→ **Tasks for this exercise**:
1) According to the Ganoderma tsugae text, what kind of trees does G. tsugae tend to grow on?
2) Reproduce the stretch of the Ganoderma tsugae text from "Ganoderma tsugae, also" through "conifers, especially hemlocks.", word for word.

Ganoderma tsugae, also known as hemlock varnish shelf, is a flat polypore mushroom of the genus Ganoderma.

==Habitat==
In contrast to Ganoderma lucidum, to which it is closely related and which it closely resembles, G. tsugae tends to grow on conifers, especially hemlocks.

== Uses ==
Like G. lucidum, G. tsugae is non-poisonous but generally considered inedible, because of its solid woody nature; however, teas and extracts made from its fruiting bodies supposedly allow medicinal use of the compounds it contains, although this is controversial within the scientific community. A hot water extraction or tea can be very effective for extracting the polysaccharides; however, an alcohol or alcohol/glycerin extraction method is more effective for the triterpenoids.

The fresh, soft growth of the "lip" of G. tsugae can be sautéed and prepared much like other edible mushrooms. While in this nascent stage it is not woody, it can still be tough and chewy.

=== Medicinal ===
Like G. lucidum, G. tsugae is purported to have medicinal properties including use for dressing a skin wound. Though phylogenetic analysis has begun to better differentiate between many closely related species of Ganoderma; there is still disagreement as to which have the most medicinal properties. Natural and artificial variations (e.g. growing conditions and preparation) may also affect any medicinal value.

Studies in mice have shown that G. tsugae shows several potential medicinal benefits including anti-tumor activity through some of the active polysaccharides found in G. tsugae. G. tsugae has also been shown to significantly promote wound healing in mice as well as markedly increase the proliferation and migration of fibroblast cells in culture.

→ **Source data**:
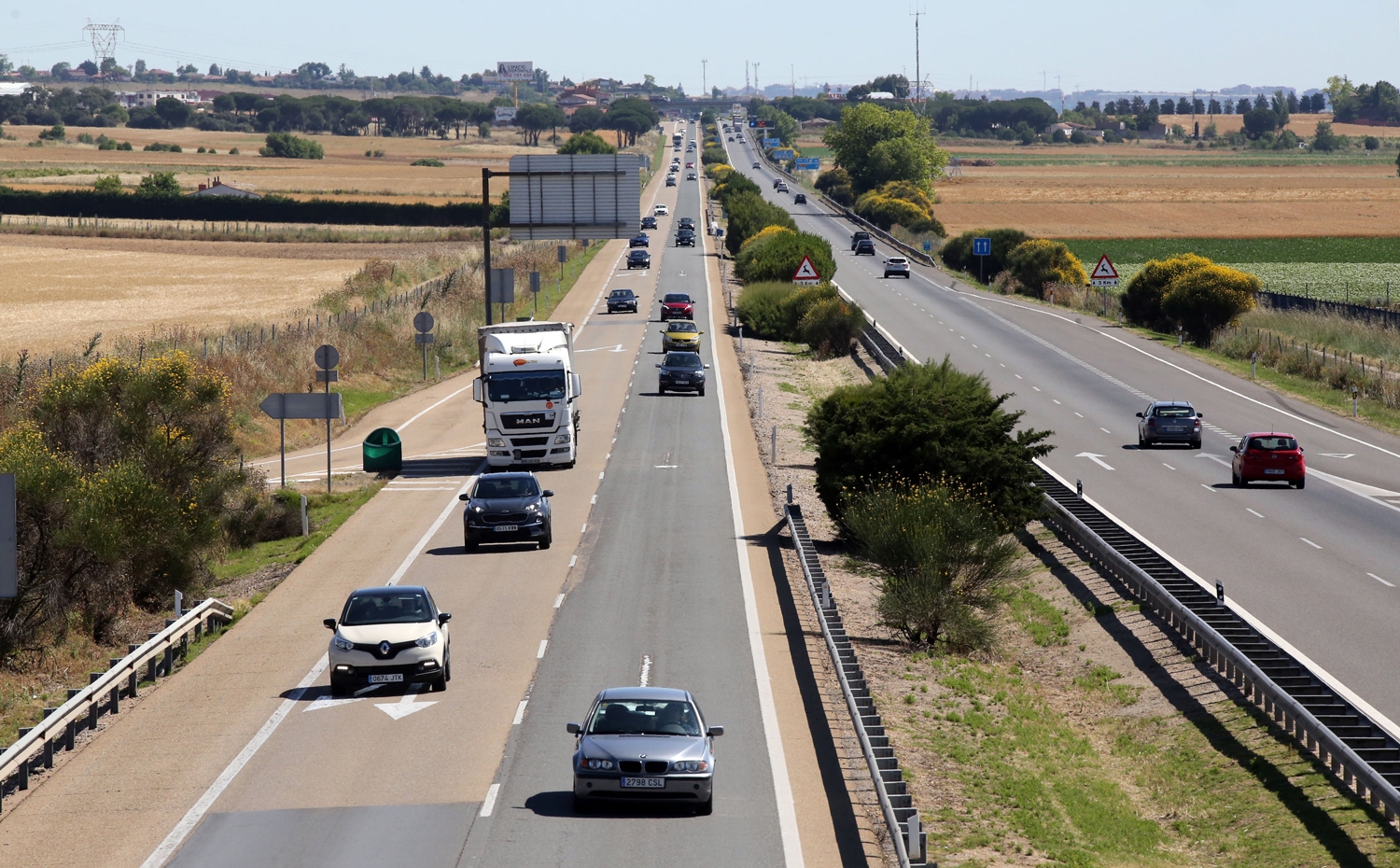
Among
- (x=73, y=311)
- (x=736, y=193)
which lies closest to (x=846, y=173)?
(x=736, y=193)

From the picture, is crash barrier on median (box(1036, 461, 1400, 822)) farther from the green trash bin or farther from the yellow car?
the yellow car

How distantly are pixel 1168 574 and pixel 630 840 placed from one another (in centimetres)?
1534

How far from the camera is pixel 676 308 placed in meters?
74.5

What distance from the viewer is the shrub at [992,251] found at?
9712 centimetres

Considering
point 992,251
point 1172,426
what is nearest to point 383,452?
point 1172,426

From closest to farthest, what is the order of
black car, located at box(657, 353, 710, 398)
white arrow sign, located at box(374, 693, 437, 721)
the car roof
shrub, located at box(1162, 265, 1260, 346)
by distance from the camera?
1. the car roof
2. white arrow sign, located at box(374, 693, 437, 721)
3. black car, located at box(657, 353, 710, 398)
4. shrub, located at box(1162, 265, 1260, 346)

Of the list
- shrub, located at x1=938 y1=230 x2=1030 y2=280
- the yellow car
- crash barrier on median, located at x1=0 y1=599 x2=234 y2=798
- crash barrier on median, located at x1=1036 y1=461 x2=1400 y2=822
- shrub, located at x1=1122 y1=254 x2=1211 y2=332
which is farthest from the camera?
shrub, located at x1=938 y1=230 x2=1030 y2=280

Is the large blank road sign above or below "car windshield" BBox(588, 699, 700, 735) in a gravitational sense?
above

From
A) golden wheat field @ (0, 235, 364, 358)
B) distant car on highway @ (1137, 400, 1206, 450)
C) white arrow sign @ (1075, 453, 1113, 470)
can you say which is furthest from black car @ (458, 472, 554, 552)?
golden wheat field @ (0, 235, 364, 358)

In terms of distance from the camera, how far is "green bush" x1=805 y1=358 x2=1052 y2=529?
3077 cm

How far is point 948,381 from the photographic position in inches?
1288

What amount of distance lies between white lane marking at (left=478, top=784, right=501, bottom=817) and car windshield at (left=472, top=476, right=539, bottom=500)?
14554 mm

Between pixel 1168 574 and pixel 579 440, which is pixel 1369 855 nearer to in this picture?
pixel 1168 574

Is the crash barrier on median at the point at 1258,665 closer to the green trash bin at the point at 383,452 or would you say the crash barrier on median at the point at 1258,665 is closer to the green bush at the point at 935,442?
the green bush at the point at 935,442
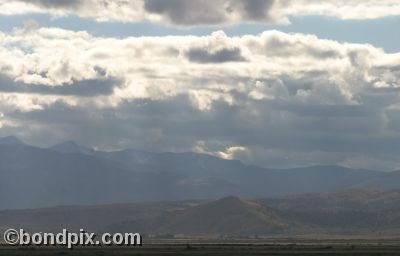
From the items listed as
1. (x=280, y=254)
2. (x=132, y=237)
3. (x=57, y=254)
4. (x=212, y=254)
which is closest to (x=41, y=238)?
(x=57, y=254)

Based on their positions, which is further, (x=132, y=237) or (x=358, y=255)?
(x=132, y=237)

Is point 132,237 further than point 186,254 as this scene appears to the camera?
Yes

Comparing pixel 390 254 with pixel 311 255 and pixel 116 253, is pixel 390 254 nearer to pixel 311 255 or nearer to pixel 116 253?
pixel 311 255

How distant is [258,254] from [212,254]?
27.6ft

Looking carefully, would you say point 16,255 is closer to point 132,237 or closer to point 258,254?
point 132,237

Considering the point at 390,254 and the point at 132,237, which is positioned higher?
the point at 132,237

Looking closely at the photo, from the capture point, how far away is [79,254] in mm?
163750

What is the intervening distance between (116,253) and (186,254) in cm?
1510

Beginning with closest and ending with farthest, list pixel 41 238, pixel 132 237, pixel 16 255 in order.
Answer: pixel 16 255, pixel 41 238, pixel 132 237

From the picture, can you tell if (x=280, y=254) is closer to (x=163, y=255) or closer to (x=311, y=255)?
(x=311, y=255)

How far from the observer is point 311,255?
16250 cm

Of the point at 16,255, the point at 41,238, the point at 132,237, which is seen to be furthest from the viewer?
the point at 132,237

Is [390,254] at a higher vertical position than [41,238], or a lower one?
lower

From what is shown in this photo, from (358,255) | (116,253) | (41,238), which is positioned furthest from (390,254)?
(41,238)
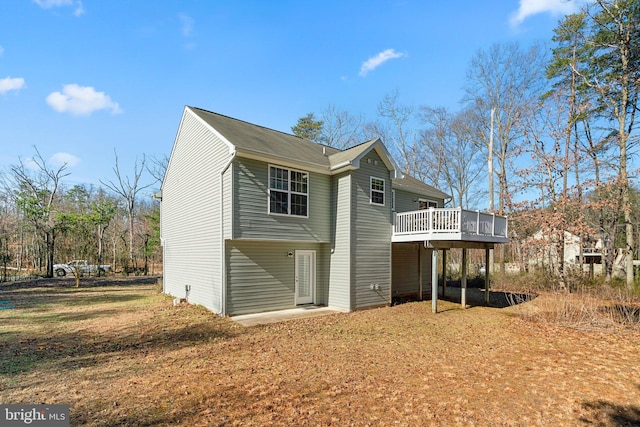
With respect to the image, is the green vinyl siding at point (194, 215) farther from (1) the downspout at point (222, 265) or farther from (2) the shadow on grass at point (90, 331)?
(2) the shadow on grass at point (90, 331)

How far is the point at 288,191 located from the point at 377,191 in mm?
3627

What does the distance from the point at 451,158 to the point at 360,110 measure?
29.6 ft

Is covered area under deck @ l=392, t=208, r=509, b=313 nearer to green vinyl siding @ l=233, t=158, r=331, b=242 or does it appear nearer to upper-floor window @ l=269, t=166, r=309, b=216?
green vinyl siding @ l=233, t=158, r=331, b=242

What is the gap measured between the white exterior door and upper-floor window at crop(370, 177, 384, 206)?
3.09 meters

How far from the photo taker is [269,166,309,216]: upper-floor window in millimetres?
10133

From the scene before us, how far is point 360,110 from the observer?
91.7 ft

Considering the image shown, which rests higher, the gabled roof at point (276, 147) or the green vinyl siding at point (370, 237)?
the gabled roof at point (276, 147)

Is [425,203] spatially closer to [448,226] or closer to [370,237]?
[448,226]

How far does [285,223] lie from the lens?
33.9 feet

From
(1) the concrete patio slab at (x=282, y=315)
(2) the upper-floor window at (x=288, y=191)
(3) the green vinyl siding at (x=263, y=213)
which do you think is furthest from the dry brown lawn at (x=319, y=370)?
(2) the upper-floor window at (x=288, y=191)

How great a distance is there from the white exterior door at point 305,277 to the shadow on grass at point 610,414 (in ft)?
26.9

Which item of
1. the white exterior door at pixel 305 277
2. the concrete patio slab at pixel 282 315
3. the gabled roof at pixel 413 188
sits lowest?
the concrete patio slab at pixel 282 315

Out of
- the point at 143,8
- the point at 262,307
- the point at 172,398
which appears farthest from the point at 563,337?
the point at 143,8

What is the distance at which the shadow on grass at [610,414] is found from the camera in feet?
13.0
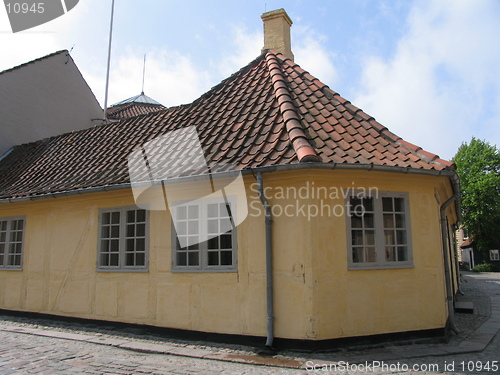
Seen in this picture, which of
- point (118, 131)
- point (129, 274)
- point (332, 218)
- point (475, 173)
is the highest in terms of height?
point (475, 173)

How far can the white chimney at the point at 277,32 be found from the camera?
475 inches

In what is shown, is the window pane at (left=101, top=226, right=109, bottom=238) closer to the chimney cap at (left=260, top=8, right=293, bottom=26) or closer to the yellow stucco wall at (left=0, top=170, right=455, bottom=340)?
the yellow stucco wall at (left=0, top=170, right=455, bottom=340)

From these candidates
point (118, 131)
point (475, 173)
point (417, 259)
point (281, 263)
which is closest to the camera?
point (281, 263)

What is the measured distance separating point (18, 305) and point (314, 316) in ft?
25.3

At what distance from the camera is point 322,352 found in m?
6.38

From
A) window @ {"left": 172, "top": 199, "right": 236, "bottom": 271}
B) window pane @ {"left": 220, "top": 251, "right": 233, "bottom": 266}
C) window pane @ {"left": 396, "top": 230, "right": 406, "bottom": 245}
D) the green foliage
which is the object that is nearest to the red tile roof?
window @ {"left": 172, "top": 199, "right": 236, "bottom": 271}

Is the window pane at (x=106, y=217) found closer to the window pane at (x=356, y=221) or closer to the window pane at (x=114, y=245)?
the window pane at (x=114, y=245)

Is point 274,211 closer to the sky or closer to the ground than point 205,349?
closer to the sky

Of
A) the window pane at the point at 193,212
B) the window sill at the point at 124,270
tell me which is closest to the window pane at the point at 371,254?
the window pane at the point at 193,212

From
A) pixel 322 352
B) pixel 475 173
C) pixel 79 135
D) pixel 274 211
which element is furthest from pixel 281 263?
pixel 475 173

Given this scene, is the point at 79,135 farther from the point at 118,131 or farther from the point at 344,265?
the point at 344,265

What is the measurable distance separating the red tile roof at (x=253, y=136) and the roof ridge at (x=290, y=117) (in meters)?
0.02

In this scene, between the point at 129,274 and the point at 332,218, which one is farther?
the point at 129,274

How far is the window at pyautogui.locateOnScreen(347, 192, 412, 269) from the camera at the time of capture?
7055mm
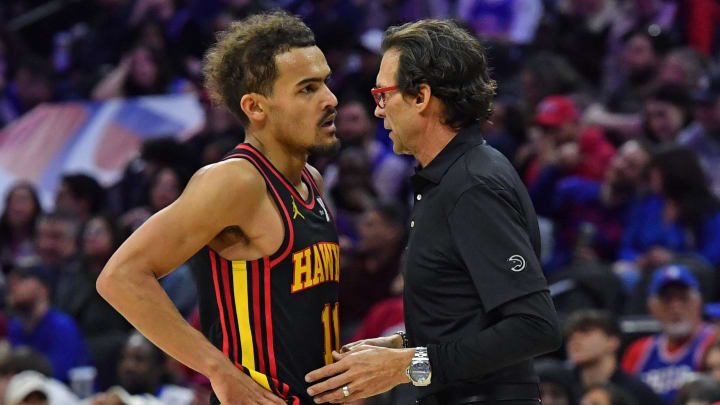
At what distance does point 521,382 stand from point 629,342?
3992 mm

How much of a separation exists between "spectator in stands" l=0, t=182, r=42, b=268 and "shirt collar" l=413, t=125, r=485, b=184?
6.64m

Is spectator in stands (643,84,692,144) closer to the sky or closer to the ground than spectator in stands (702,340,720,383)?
closer to the sky

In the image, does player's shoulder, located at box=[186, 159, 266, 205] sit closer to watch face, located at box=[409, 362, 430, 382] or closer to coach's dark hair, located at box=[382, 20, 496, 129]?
coach's dark hair, located at box=[382, 20, 496, 129]

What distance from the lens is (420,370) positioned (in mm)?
3527

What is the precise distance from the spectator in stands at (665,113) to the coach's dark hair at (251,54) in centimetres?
528

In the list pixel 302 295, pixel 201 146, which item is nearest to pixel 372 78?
pixel 201 146

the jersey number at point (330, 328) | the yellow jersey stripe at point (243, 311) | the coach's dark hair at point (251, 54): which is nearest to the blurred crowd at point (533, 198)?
the jersey number at point (330, 328)

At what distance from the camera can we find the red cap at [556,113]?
886cm

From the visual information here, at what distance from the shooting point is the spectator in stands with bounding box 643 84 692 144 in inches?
346

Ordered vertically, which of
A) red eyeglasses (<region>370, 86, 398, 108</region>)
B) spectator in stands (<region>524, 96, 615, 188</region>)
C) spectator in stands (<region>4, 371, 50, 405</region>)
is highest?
red eyeglasses (<region>370, 86, 398, 108</region>)

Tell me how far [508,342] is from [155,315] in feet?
3.46

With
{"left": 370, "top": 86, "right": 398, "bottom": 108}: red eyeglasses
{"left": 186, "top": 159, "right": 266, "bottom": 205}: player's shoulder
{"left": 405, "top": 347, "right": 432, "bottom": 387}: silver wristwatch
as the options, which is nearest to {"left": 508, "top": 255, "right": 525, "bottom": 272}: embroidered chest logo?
{"left": 405, "top": 347, "right": 432, "bottom": 387}: silver wristwatch

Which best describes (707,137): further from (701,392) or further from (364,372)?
(364,372)

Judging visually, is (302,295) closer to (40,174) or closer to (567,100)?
(567,100)
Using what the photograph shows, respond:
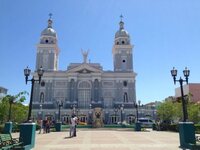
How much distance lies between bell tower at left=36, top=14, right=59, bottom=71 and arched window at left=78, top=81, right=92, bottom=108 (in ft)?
34.8

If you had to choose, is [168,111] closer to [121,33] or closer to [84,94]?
[84,94]

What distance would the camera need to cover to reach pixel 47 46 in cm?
7338

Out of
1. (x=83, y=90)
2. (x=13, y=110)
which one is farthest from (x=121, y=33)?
(x=13, y=110)

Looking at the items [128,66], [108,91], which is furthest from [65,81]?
[128,66]

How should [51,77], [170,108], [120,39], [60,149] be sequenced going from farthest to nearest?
[120,39], [51,77], [170,108], [60,149]

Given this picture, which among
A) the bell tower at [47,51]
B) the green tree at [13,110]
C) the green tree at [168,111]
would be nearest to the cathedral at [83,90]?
the bell tower at [47,51]

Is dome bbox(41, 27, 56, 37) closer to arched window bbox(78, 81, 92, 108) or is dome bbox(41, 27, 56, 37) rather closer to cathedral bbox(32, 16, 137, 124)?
cathedral bbox(32, 16, 137, 124)

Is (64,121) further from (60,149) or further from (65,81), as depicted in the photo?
(60,149)

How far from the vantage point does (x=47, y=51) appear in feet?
241

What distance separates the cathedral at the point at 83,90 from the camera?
65.9 metres

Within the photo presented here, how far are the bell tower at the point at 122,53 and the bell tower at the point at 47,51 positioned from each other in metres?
19.4

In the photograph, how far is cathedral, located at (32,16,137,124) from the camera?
6588 cm

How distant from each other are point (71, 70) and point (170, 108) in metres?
31.6

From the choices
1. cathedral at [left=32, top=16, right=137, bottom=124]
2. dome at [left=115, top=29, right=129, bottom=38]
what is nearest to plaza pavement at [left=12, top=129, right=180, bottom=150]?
cathedral at [left=32, top=16, right=137, bottom=124]
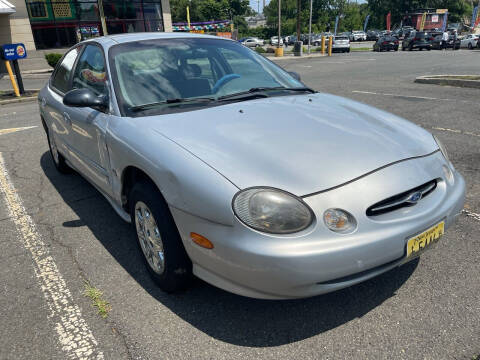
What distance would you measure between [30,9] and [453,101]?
24111 mm

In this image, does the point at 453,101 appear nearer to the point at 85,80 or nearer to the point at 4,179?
the point at 85,80

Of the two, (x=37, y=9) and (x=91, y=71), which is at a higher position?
(x=37, y=9)

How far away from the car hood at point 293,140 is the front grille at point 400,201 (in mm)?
181

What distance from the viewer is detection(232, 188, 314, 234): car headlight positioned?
1.89m

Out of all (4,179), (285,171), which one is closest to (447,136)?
(285,171)

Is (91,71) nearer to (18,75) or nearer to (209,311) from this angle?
(209,311)

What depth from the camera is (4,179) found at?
16.5 feet

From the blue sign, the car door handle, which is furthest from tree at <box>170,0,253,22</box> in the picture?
the car door handle

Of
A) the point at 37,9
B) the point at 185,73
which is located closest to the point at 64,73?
the point at 185,73

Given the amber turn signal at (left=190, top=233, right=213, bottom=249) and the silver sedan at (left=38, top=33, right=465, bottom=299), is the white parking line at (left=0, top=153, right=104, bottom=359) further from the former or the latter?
the amber turn signal at (left=190, top=233, right=213, bottom=249)

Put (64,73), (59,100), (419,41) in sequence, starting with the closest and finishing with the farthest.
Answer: (59,100) → (64,73) → (419,41)

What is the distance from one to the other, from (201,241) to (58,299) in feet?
4.02

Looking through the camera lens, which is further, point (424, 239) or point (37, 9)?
point (37, 9)

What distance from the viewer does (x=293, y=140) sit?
229 cm
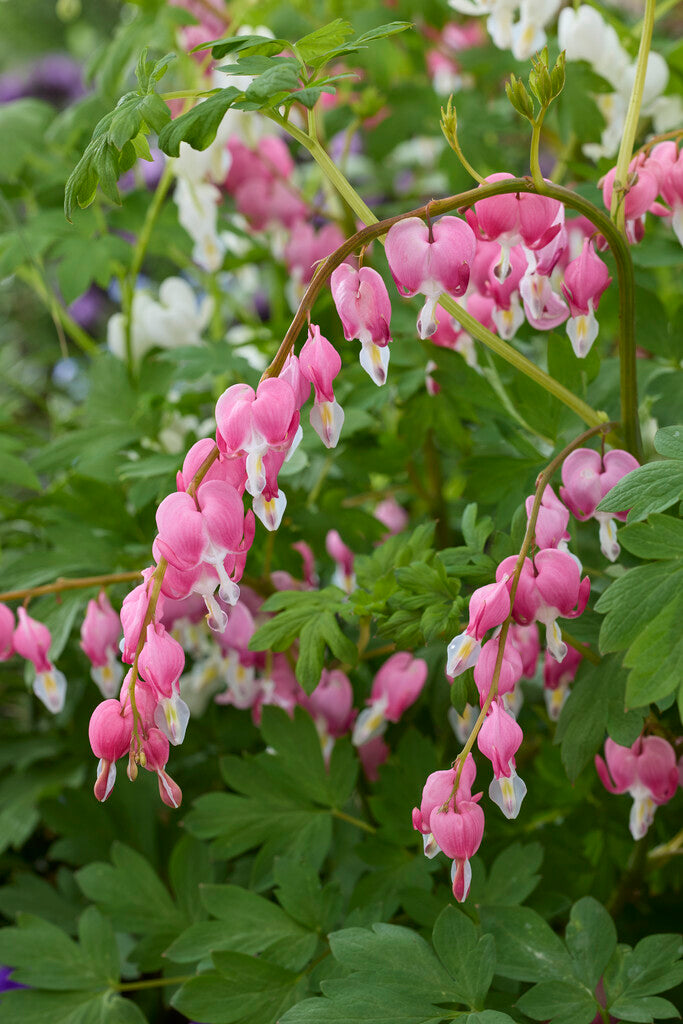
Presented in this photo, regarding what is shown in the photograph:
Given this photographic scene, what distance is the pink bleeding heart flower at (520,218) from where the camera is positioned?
0.77m

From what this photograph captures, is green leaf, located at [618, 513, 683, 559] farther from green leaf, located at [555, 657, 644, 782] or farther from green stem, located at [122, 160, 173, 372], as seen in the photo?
green stem, located at [122, 160, 173, 372]

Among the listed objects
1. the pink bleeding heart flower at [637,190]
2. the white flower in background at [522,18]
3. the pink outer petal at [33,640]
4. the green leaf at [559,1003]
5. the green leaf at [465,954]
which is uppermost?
the white flower in background at [522,18]

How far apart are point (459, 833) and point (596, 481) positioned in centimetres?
31

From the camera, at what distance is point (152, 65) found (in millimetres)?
836

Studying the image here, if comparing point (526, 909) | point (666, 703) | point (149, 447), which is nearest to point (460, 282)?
point (666, 703)

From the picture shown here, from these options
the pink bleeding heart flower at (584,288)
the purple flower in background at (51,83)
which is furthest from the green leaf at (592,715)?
the purple flower in background at (51,83)

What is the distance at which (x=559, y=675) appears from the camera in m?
0.94

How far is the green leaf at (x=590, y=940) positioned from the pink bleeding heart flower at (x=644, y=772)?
8 cm

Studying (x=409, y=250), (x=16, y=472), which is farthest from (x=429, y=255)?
(x=16, y=472)

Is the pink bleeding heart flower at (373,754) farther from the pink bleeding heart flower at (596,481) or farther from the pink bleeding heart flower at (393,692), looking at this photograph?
the pink bleeding heart flower at (596,481)

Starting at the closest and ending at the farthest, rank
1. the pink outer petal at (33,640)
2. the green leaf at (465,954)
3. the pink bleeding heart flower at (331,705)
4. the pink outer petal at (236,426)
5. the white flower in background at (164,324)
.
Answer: the pink outer petal at (236,426) → the green leaf at (465,954) → the pink outer petal at (33,640) → the pink bleeding heart flower at (331,705) → the white flower in background at (164,324)

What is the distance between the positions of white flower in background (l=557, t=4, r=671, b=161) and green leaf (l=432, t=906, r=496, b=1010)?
36.8 inches

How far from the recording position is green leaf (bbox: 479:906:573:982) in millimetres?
834

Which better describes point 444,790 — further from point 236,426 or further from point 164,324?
point 164,324
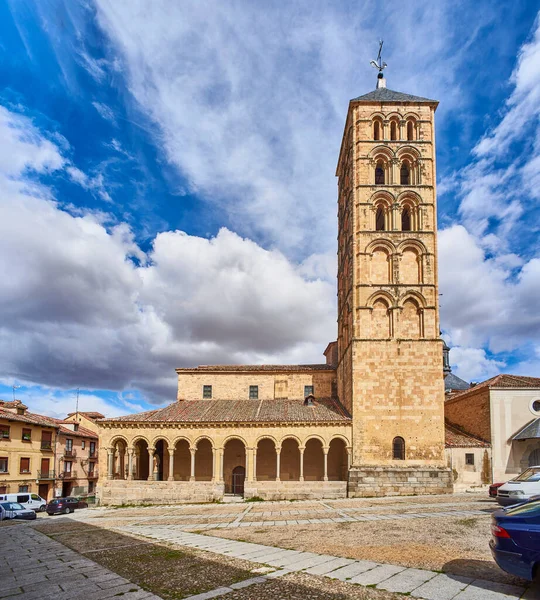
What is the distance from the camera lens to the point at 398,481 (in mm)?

→ **Response list**:
1) Conifers, especially hemlocks.

2)
Ganoderma tsugae, also known as hemlock varnish shelf, is a flat polypore mushroom of the genus Ganoderma.

==Habitat==
In contrast to Ganoderma lucidum, to which it is closely related and which it closely resembles, G. tsugae tends to grow on conifers, especially hemlocks.